[Collection entries]:
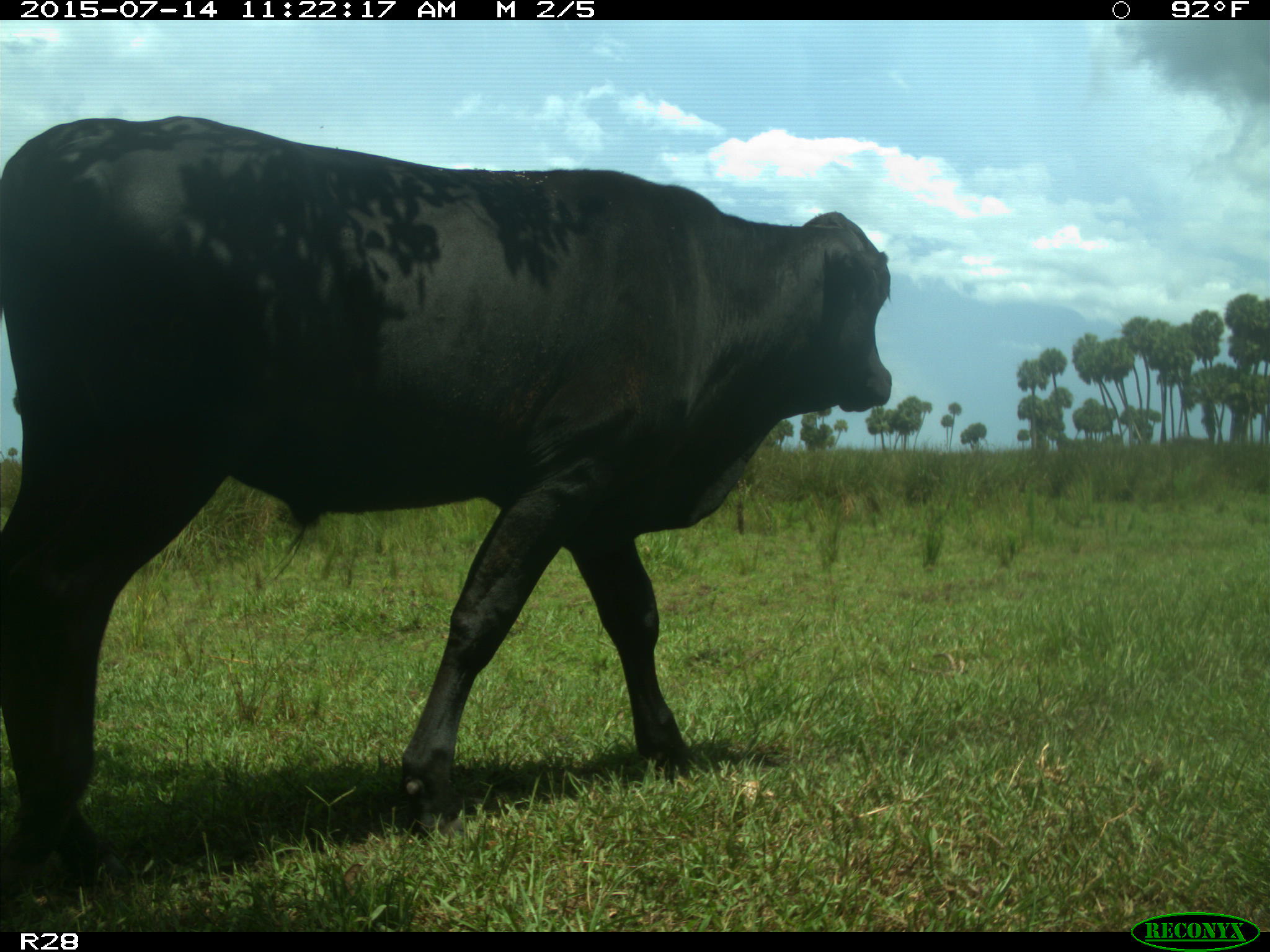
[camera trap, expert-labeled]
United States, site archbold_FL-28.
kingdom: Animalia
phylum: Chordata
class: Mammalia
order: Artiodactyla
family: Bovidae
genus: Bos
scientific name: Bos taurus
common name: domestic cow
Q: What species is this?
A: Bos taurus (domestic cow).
--
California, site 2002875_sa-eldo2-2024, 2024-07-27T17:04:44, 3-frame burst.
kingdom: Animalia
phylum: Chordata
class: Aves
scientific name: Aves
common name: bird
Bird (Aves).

[ACTION ITEM]:
Go through the entries above and report each line with the string "site" in it.

[REPLY]:
United States, site archbold_FL-28.
California, site 2002875_sa-eldo2-2024, 2024-07-27T17:04:44, 3-frame burst.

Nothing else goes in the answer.